• [REQUIREMENTS]: Write out every record below exactly as it appears.

>>>

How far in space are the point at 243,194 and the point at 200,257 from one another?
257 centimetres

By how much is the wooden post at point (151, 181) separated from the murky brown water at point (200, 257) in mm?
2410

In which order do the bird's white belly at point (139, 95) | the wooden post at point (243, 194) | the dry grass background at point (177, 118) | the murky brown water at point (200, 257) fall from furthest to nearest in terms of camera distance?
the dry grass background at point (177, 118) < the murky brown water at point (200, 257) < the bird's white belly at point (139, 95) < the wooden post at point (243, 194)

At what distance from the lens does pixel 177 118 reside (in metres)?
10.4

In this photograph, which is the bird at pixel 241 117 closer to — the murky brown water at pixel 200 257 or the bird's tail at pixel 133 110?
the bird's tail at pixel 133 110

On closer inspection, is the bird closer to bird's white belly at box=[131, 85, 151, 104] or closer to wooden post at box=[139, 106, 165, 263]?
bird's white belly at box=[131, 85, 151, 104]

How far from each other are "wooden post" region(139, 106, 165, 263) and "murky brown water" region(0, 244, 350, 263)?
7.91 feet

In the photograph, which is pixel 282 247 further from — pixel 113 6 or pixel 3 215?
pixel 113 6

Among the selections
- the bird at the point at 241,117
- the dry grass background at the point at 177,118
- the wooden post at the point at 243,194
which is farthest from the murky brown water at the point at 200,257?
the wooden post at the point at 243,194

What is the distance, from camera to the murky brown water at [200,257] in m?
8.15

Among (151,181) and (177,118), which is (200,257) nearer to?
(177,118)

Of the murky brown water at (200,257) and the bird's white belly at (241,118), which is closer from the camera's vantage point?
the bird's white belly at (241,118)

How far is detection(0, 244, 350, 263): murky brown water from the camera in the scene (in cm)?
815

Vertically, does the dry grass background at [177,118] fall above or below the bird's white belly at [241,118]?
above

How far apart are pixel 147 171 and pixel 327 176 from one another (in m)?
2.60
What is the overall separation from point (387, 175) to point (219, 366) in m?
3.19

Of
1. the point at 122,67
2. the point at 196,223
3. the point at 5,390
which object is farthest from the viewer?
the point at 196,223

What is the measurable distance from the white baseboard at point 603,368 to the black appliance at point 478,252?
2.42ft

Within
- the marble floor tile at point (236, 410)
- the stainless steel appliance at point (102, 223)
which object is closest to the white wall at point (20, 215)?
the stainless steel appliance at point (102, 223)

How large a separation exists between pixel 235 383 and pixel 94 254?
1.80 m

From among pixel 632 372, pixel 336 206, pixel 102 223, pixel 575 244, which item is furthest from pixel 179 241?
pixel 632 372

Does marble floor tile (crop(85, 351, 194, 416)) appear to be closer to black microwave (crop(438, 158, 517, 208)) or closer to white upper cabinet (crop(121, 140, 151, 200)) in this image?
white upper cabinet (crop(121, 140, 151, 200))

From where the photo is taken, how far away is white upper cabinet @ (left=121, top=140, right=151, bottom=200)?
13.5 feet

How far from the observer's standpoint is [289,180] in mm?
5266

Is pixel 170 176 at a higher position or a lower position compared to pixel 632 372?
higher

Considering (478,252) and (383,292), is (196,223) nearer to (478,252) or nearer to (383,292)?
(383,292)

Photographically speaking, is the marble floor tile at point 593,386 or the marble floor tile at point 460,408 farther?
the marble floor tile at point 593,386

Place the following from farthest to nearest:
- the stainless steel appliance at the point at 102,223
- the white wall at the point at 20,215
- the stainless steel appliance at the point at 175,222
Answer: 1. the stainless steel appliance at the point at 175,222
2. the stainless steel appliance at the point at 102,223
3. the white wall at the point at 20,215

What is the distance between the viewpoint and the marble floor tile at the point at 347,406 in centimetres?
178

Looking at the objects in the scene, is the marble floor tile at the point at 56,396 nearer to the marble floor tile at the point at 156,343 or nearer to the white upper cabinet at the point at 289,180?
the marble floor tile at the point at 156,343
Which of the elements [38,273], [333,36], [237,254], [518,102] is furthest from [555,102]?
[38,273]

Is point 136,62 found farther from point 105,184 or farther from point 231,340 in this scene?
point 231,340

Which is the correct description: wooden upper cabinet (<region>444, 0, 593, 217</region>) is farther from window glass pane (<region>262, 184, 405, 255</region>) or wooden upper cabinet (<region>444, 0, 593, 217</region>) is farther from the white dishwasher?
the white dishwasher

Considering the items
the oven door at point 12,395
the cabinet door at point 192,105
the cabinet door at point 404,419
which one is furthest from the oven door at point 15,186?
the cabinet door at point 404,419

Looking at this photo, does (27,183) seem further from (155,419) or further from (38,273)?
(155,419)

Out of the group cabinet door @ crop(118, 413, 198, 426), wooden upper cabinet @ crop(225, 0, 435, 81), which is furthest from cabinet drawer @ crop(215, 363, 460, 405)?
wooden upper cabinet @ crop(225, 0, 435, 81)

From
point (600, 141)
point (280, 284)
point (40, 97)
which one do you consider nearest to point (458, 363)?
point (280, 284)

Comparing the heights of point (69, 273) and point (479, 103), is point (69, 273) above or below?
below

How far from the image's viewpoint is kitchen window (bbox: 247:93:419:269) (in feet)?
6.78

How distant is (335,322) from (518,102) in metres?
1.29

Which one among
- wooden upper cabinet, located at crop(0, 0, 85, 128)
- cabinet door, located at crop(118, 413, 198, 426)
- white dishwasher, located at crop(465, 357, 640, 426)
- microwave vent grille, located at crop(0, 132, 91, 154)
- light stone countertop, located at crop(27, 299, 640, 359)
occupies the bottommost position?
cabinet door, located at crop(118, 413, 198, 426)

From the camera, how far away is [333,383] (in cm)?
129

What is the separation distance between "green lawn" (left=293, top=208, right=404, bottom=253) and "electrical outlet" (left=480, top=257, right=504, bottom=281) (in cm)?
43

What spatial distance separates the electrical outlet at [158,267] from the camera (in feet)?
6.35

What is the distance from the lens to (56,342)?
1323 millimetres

<<<

• [COMPLETED EXERCISE]:
How far in space are the point at 243,194 and the point at 200,257 from one another?
257 centimetres

By how much is the wooden post at point (151, 181) separated from the murky brown water at point (200, 257) in mm?
2410

In which order do the bird's white belly at point (139, 95) | the wooden post at point (243, 194) | the dry grass background at point (177, 118) | the murky brown water at point (200, 257) fall from furthest to nearest in terms of camera distance?
the dry grass background at point (177, 118) < the murky brown water at point (200, 257) < the bird's white belly at point (139, 95) < the wooden post at point (243, 194)

At what distance from the lens does pixel 177 118 reside (in metres)?
10.4

In this photograph, which is the bird at pixel 241 117 closer to — the murky brown water at pixel 200 257 or the bird's tail at pixel 133 110?
the bird's tail at pixel 133 110

On closer inspection, is the bird closer to bird's white belly at box=[131, 85, 151, 104] or closer to wooden post at box=[139, 106, 165, 263]?
bird's white belly at box=[131, 85, 151, 104]

How far from each other are "wooden post" region(139, 106, 165, 263) and "murky brown water" region(0, 244, 350, 263)?
7.91 feet

In the photograph, which is pixel 282 247 further from — pixel 113 6 or pixel 3 215?
pixel 113 6

Among the selections
- the bird at the point at 241,117
- the dry grass background at the point at 177,118
- the wooden post at the point at 243,194
which is farthest from the murky brown water at the point at 200,257?
the wooden post at the point at 243,194

What is the distance, from camera to the murky brown water at [200,257] in m?
8.15

Among (151,181) and (177,118), which is (200,257) nearer to?
(177,118)

Of the murky brown water at (200,257) and the bird's white belly at (241,118), which is closer from the camera's vantage point?
the bird's white belly at (241,118)

How far is detection(0, 244, 350, 263): murky brown water from the camera in the scene (in cm)?
815

Vertically, does the dry grass background at [177,118] fall above or below the bird's white belly at [241,118]?
above

How far apart are pixel 147 171 and pixel 327 176 from one another (in m)?
2.60
What is the overall separation from point (387, 175) to point (219, 366) in m?
3.19

Of
1. the point at 122,67
2. the point at 196,223
3. the point at 5,390
which object is farthest from the viewer?
the point at 196,223

What is the measurable distance from the white baseboard at point 603,368 to the black appliance at point 478,252?
2.42ft

Within
- the marble floor tile at point (236, 410)
- the stainless steel appliance at point (102, 223)
which object is closest to the white wall at point (20, 215)?
the stainless steel appliance at point (102, 223)

How large a separation exists between pixel 235 383 and pixel 94 254?
1.80 m

From among pixel 632 372, pixel 336 206, pixel 102 223, pixel 575 244, which item is furthest from pixel 179 241?
pixel 632 372

Does marble floor tile (crop(85, 351, 194, 416)) appear to be closer to black microwave (crop(438, 158, 517, 208)) or closer to white upper cabinet (crop(121, 140, 151, 200)) in this image?
white upper cabinet (crop(121, 140, 151, 200))

From where the photo is taken, how far away is white upper cabinet @ (left=121, top=140, right=151, bottom=200)?
13.5 feet

How far from the observer's standpoint is [289,180] in mm?
5266

Is pixel 170 176 at a higher position or a lower position compared to pixel 632 372?
higher

Considering (478,252) and (383,292), is (196,223) nearer to (478,252) or nearer to (383,292)?
(383,292)

Photographically speaking, is the marble floor tile at point 593,386 or the marble floor tile at point 460,408 farther?
the marble floor tile at point 593,386

Place the following from farthest to nearest:
- the stainless steel appliance at the point at 102,223
- the white wall at the point at 20,215
- the stainless steel appliance at the point at 175,222
Answer: 1. the stainless steel appliance at the point at 175,222
2. the stainless steel appliance at the point at 102,223
3. the white wall at the point at 20,215

What is the distance between the viewpoint and the marble floor tile at the point at 347,406 in centimetres?
178

Looking at the objects in the scene, is the marble floor tile at the point at 56,396 nearer to the marble floor tile at the point at 156,343 or nearer to the white upper cabinet at the point at 289,180?
the marble floor tile at the point at 156,343
Which of the elements [38,273], [333,36], [237,254], [518,102] is furthest from [555,102]?
[38,273]

Is point 136,62 found farther from point 105,184 or farther from point 231,340 in this scene?
point 231,340

Which is the correct description: wooden upper cabinet (<region>444, 0, 593, 217</region>) is farther from window glass pane (<region>262, 184, 405, 255</region>) or wooden upper cabinet (<region>444, 0, 593, 217</region>) is farther from the white dishwasher?
the white dishwasher

Considering the items
the oven door at point 12,395
the cabinet door at point 192,105
the cabinet door at point 404,419
which one is furthest from the oven door at point 15,186?
the cabinet door at point 404,419

Looking at this photo, does (27,183) seem further from (155,419) or further from (38,273)?
(155,419)

Out of the group cabinet door @ crop(118, 413, 198, 426), wooden upper cabinet @ crop(225, 0, 435, 81), which is furthest from cabinet drawer @ crop(215, 363, 460, 405)?
wooden upper cabinet @ crop(225, 0, 435, 81)

From
point (600, 141)
point (280, 284)
point (40, 97)
which one do you consider nearest to point (458, 363)?
point (280, 284)

Comparing the heights of point (69, 273) and point (479, 103), is point (69, 273) above or below?
below

How far from the image's viewpoint is kitchen window (bbox: 247:93:419:269) (in feet)?
6.78

How distant is (335,322) from (518,102) in metres?
1.29

Which one among
- wooden upper cabinet, located at crop(0, 0, 85, 128)
- cabinet door, located at crop(118, 413, 198, 426)
- white dishwasher, located at crop(465, 357, 640, 426)
- microwave vent grille, located at crop(0, 132, 91, 154)
- light stone countertop, located at crop(27, 299, 640, 359)
occupies the bottommost position?
cabinet door, located at crop(118, 413, 198, 426)

From the camera, how far away is [333,383] (in cm)?
129

What is the separation distance between "green lawn" (left=293, top=208, right=404, bottom=253) and "electrical outlet" (left=480, top=257, right=504, bottom=281) (in cm)?
43

What spatial distance separates the electrical outlet at [158,267] from the camera (in feet)?
6.35

What is the distance from the lens to (56,342)?
1323 millimetres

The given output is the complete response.